理解語彙と使用語彙

 石黒圭『語彙力を鍛える~量と質を高めるトレーニング~』(2016.5光文社)を読んでいます。

そもそも私たちは、日本語の語彙を、赤ちゃんのころから辞書を引いて学んできたのではありません。使われている状況や文脈からこんな意味だろうと類推して理解し、何度か出会ううちにその意味に確信が持てたら自分でも使ってみる。その繰り返しで日本語の語彙を習得してきたわけです。類推というのも、理解語彙を増やすのに有力な方法です。

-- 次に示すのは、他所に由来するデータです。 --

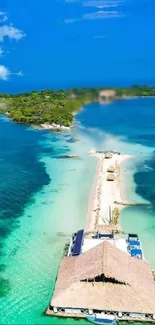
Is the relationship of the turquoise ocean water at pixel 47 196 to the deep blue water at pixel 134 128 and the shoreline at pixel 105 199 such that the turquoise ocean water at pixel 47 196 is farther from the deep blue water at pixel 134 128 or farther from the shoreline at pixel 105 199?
the shoreline at pixel 105 199

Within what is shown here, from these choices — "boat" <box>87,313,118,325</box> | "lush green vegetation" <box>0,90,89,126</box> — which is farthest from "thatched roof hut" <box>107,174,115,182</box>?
"lush green vegetation" <box>0,90,89,126</box>

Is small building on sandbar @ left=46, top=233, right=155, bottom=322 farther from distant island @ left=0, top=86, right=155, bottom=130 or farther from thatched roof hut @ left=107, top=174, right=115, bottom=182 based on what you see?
distant island @ left=0, top=86, right=155, bottom=130

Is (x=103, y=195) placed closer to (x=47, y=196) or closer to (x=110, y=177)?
(x=110, y=177)

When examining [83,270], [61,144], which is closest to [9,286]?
[83,270]

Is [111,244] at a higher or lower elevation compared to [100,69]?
lower

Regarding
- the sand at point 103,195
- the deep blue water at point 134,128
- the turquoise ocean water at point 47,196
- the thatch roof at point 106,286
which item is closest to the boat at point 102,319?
the thatch roof at point 106,286

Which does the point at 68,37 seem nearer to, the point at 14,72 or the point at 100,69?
the point at 14,72

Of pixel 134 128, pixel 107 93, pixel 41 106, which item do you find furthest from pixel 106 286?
pixel 41 106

  この本を読んで、面白いと思ったのは、語彙には、理解語彙と使用語彙があるということです。理解語彙とは、意味の分かっている語彙です。自分のことを言うときに、俺・僕・私・自分・吾輩などがあることを我々は知っています。でも、実際に自分が使うのは、1つか2つでしょう。実際に使う語彙を使用語彙というのです。
 わたしたちが文章を書くときは、たくさんの理解語彙から文脈に合うものを選んで、使用語彙として使うわけです。まずは、理解語彙を増やすのが第1ステップで、第2ステップが適切な使用語彙を使うとなります。
 語彙力をつけるプリントを作るならば、語彙を増やすための習得練習と、語彙を適切に使うための使用練習が入っている必要がありそうです。